[Tekstfragment]
De schrijver van ons boek geeft uitvoerige mededeelingen over de soort van boeken, die veel gevraagd werden en komt tot de verrassende conclusie dat de wetenschappelijke en vakliteratuur daarbij tegenover de belletrie geenszins in de minderheid was. De leeslust te velde schijnt overigens onverzadelijk geweest te zijn. Men ziet dit met eigen oogen op meer dan 100 platen van het rijk-geïllustreerde boek.
Voor ons vakgenoten vertoont dit corpulente document overigens een leemte, die te betreuren valt: de technische bizonderheden over de bewerking en distributie dier millioenen boeken worden ons onthouden. Dat de schrijver zich meer richtte tot het groote publiek dan tot den beperkten kring van bibliotheekmenschen, kan hij hier als verontschuldiging aanvoeren, ofschoon het voor dien kleinen kring jammer is, dat de leerzame details dezer grootsch-opgezette organisatie onbesproken bleven.
[/Tekstfragment]
[Getoond materiaal]
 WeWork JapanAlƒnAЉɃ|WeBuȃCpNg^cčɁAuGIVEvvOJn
[/Getoond materiaal]
[Getoond materiaal]
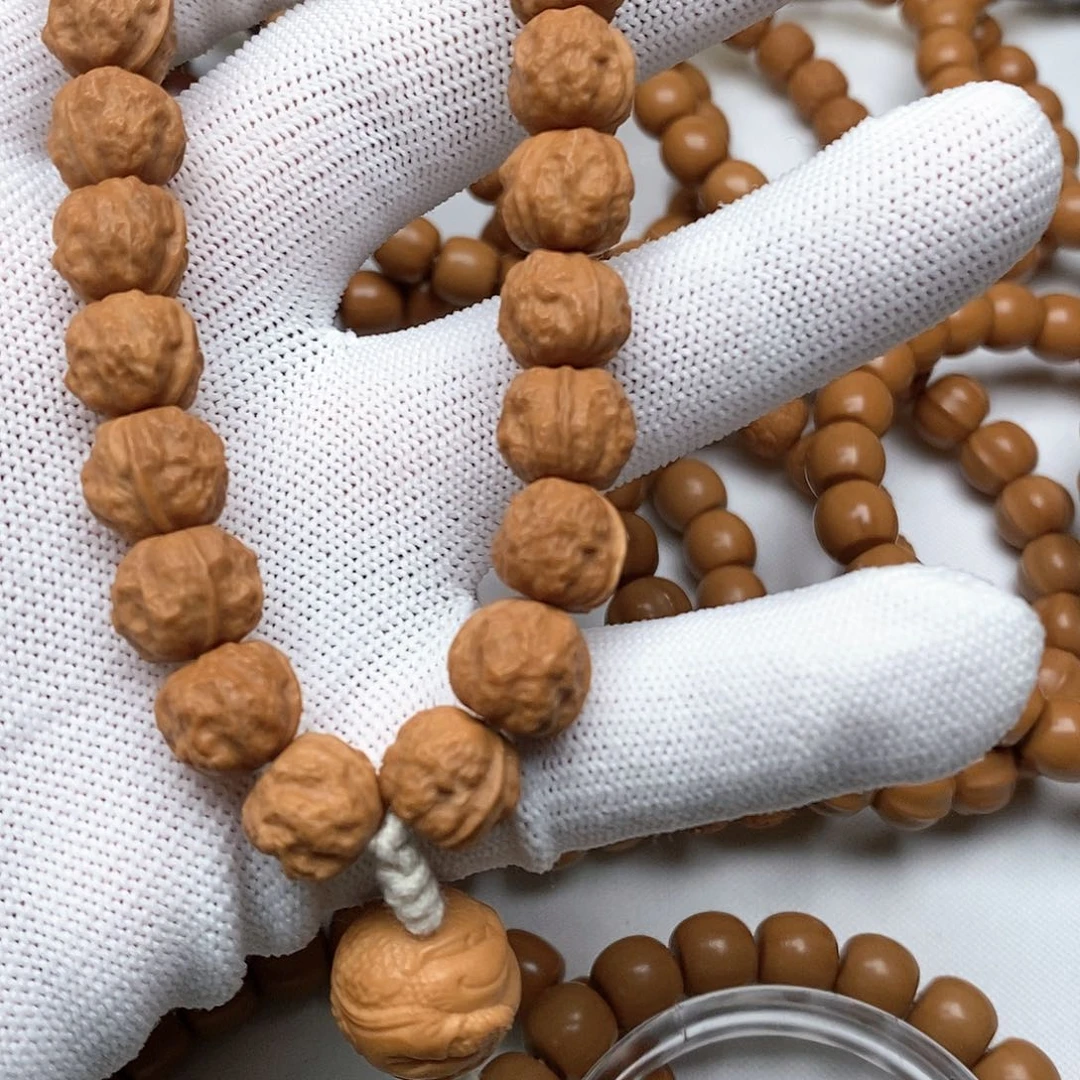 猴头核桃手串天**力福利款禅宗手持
[/Getoond materiaal]
** Opdrachten **
• a. Noem alle soorten literatuur die het tekstfragment bij naam noemt.
• b. Schrijf het tekstfragment opnieuw uit vanaf "De schrijver van" tot en met "het rijk-geïllustreerde boek.". Zet daarbij "leeshonger" in plaats van "leeslust".
• c. Schrijf het tekstfragment verder, aansluitend op de laatste zin.

** Antwoorden **
• a. wetenschappelijke literatuur, vakliteratuur, belletrie

• b.
De schrijver van ons boek geeft uitvoerige mededeelingen over de soort van boeken, die veel gevraagd werden en komt tot de verrassende conclusie dat de wetenschappelijke en vakliteratuur daarbij tegenover de belletrie geenszins in de minderheid was. De leeshonger te velde schijnt overigens onverzadelijk geweest te zijn. Men ziet dit met eigen oogen op meer dan 100 platen van het rijk-geïllustreerde boek.

• c.
Dat dit Amerikaansche boek nog in 1920 een Parijschen uitgever bereid. vond tot het doen verschijnen van een Fransche vertaling, kan intusschen geen anderen grond hebben, dan de verwachting dat velen het zullen koopen als souvenir aan den arbeid der Amerikaansche en Engelsche bibliothecarissen, die hun vreugde en leering schonk. Hiermee is, meen ik, het boek ook gccaracteriscerd, en men kan den auteur geen tendens opdringen, die hij niet gewenscht heeft.
J.D.C. van Dokkum.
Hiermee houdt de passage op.